The reply should match the listing below character for character, except that no image is carried over.

*** Available records

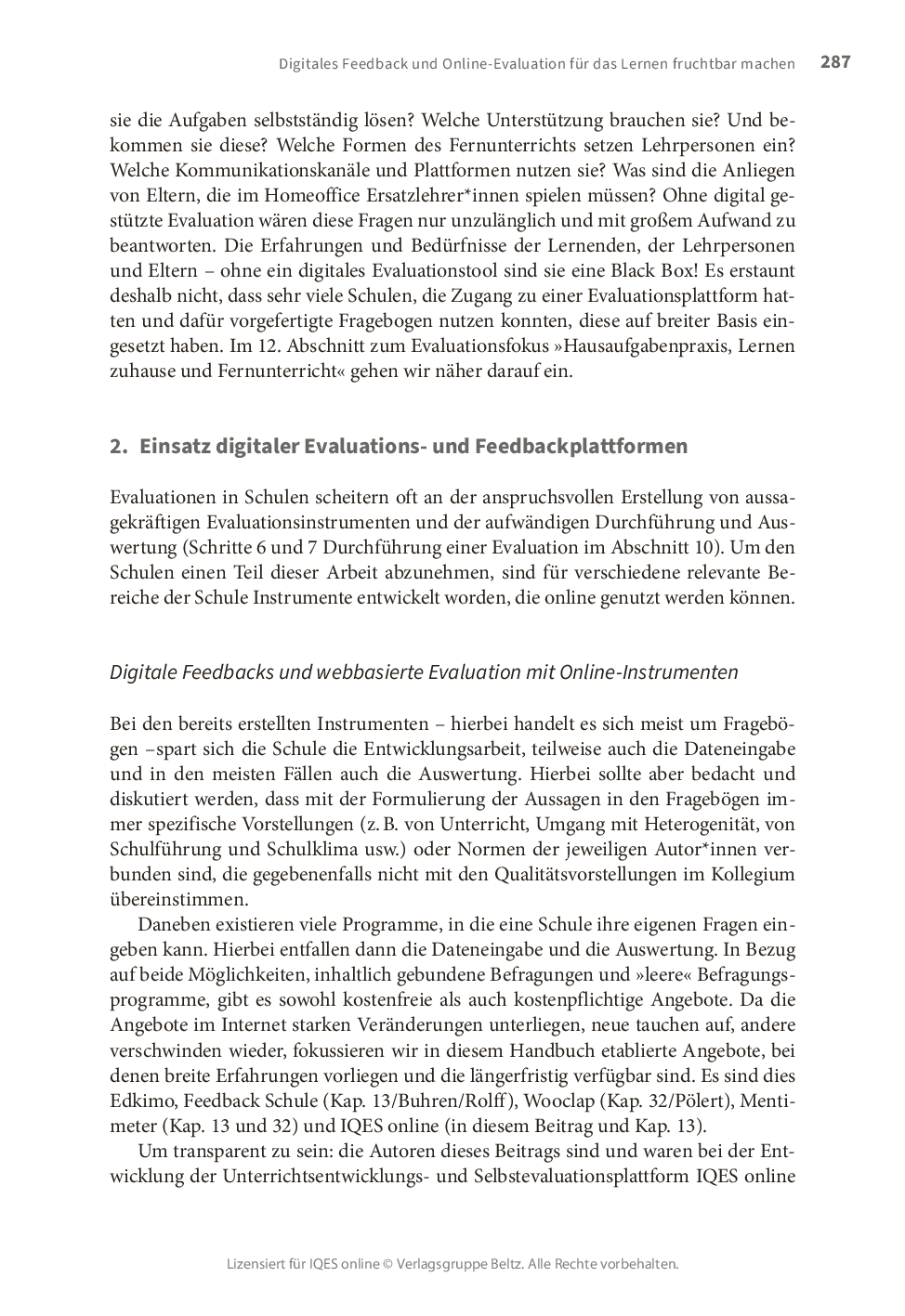 Digitales Feedback und Online-Evaluation für das Lernen fruchtbar machen 287

sie die Aufgaben selbstständig lösen? Welche Unterstützung brauchen sie? Und bekommen sie diese? Welche Formen des Fernunterrichts setzen Lehrpersonen ein? Welche Kommunikationskanäle und Plattformen nutzen sie? Was sind die Anliegen von Eltern, die im Homeoffice Ersatzlehrer*innen spielen müssen? Ohne digital gestützte Evaluation wären diese Fragen nur unzulänglich und mit großem Aufwand zu beantworten. Die Erfahrungen und Bedürfnisse der Lernenden, der Lehrpersonen und Eltern – ohne ein digitales Evaluationstool sind sie eine Black Box! Es erstaunt deshalb nicht, dass sehr viele Schulen, die Zugang zu einer Evaluationsplattform hatten und dafür vorgefertigte Fragebogen nutzen konnten, diese auf breiter Basis eingesetzt haben. Im 12. Abschnitt zum Evaluationsfokus »Hausaufgabenpraxis, Lernen zuhause und Fernunterricht« gehen wir näher darauf ein.

2. Einsatz digitaler Evaluations- und Feedbackplattformen

Evaluationen in Schulen scheitern oft an der anspruchsvollen Erstellung von aussagekräftigen Evaluationsinstrumenten und der aufwändigen Durchführung und Auswertung (Schritte 6 und 7 Durchführung einer Evaluation im Abschnitt 10). Um den Schulen einen Teil dieser Arbeit abzunehmen, sind für verschiedene relevante Bereiche der Schule Instrumente entwickelt worden, die online genutzt werden können.

Digitale Feedbacks und webbasierte Evaluation mit Online-Instrumenten

Bei den bereits erstellten Instrumenten – hierbei handelt es sich meist um Fragebögen –spart sich die Schule die Entwicklungsarbeit, teilweise auch die Dateneingabe und in den meisten Fällen auch die Auswertung. Hierbei sollte aber bedacht und diskutiert werden, dass mit der Formulierung der Aussagen in den Fragebögen immer spezifische Vorstellungen (z. B. von Unterricht, Umgang mit Heterogenität, von Schulführung und Schulklima usw.) oder Normen der jeweiligen Autor*innen verbunden sind, die gegebenenfalls nicht mit den Qualitätsvorstellungen im Kollegium übereinstimmen.

Daneben existieren viele Programme, in die eine Schule ihre eigenen Fragen eingeben kann. Hierbei entfallen dann die Dateneingabe und die Auswertung. In Bezug auf beide Möglichkeiten, inhaltlich gebundene Befragungen und »leere« Befragungsprogramme, gibt es sowohl kostenfreie als auch kostenpflichtige Angebote. Da die Angebote im Internet starken Veränderungen unterliegen, neue tauchen auf, andere verschwinden wieder, fokussieren wir in diesem Handbuch etablierte Angebote, bei denen breite Erfahrungen vorliegen und die längerfristig verfügbar sind. Es sind dies Edkimo, Feedback Schule (Kap. 13/Buhren/Rolff), Wooclap (Kap. 32/Pölert), Mentimeter (Kap. 13 und 32) und IQES online (in diesem Beitrag und Kap. 13).

Um transparent zu sein: die Autoren dieses Beitrags sind und waren bei der Entwicklung der Unterrichtsentwicklungs- und Selbstevaluationsplattform IQES online

Lizensiert für IQES online © Verlagsgruppe Beltz. Alle Rechte vorbehalten.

******

Output for this task:
 Digitales Feedback und Online-Evaluation für das Lernen fruchtbar machen 287

sie die Aufgaben selbstständig lösen? Welche Unterstützung brauchen sie? Und bekommen sie diese? Welche Formen des Fernunterrichts setzen Lehrpersonen ein? Welche Kommunikationskanäle und Plattformen nutzen sie? Was sind die Anliegen von Eltern, die im Homeoffice Ersatzlehrer*innen spielen müssen? Ohne digital gestützte Evaluation wären diese Fragen nur unzulänglich und mit großem Aufwand zu beantworten. Die Erfahrungen und Bedürfnisse der Lernenden, der Lehrpersonen und Eltern – ohne ein digitales Evaluationstool sind sie eine Black Box! Es erstaunt deshalb nicht, dass sehr viele Schulen, die Zugang zu einer Evaluationsplattform hatten und dafür vorgefertigte Fragebogen nutzen konnten, diese auf breiter Basis eingesetzt haben. Im 12. Abschnitt zum Evaluationsfokus »Hausaufgabenpraxis, Lernen zuhause und Fernunterricht« gehen wir näher darauf ein.

2. Einsatz digitaler Evaluations- und Feedbackplattformen

Evaluationen in Schulen scheitern oft an der anspruchsvollen Erstellung von aussagekräftigen Evaluationsinstrumenten und der aufwändigen Durchführung und Auswertung (Schritte 6 und 7 Durchführung einer Evaluation im Abschnitt 10). Um den Schulen einen Teil dieser Arbeit abzunehmen, sind für verschiedene relevante Bereiche der Schule Instrumente entwickelt worden, die online genutzt werden können.

Digitale Feedbacks und webbasierte Evaluation mit Online-Instrumenten

Bei den bereits erstellten Instrumenten – hierbei handelt es sich meist um Fragebögen –spart sich die Schule die Entwicklungsarbeit, teilweise auch die Dateneingabe und in den meisten Fällen auch die Auswertung. Hierbei sollte aber bedacht und diskutiert werden, dass mit der Formulierung der Aussagen in den Fragebögen immer spezifische Vorstellungen (z. B. von Unterricht, Umgang mit Heterogenität, von Schulführung und Schulklima usw.) oder Normen der jeweiligen Autor*innen verbunden sind, die gegebenenfalls nicht mit den Qualitätsvorstellungen im Kollegium übereinstimmen.

Daneben existieren viele Programme, in die eine Schule ihre eigenen Fragen eingeben kann. Hierbei entfallen dann die Dateneingabe und die Auswertung. In Bezug auf beide Möglichkeiten, inhaltlich gebundene Befragungen und »leere« Befragungsprogramme, gibt es sowohl kostenfreie als auch kostenpflichtige Angebote. Da die Angebote im Internet starken Veränderungen unterliegen, neue tauchen auf, andere verschwinden wieder, fokussieren wir in diesem Handbuch etablierte Angebote, bei denen breite Erfahrungen vorliegen und die längerfristig verfügbar sind. Es sind dies Edkimo, Feedback Schule (Kap. 13/Buhren/Rolff), Wooclap (Kap. 32/Pölert), Mentimeter (Kap. 13 und 32) und IQES online (in diesem Beitrag und Kap. 13).

Um transparent zu sein: die Autoren dieses Beitrags sind und waren bei der Entwicklung der Unterrichtsentwicklungs- und Selbstevaluationsplattform IQES online

Lizensiert für IQES online © Verlagsgruppe Beltz. Alle Rechte vorbehalten.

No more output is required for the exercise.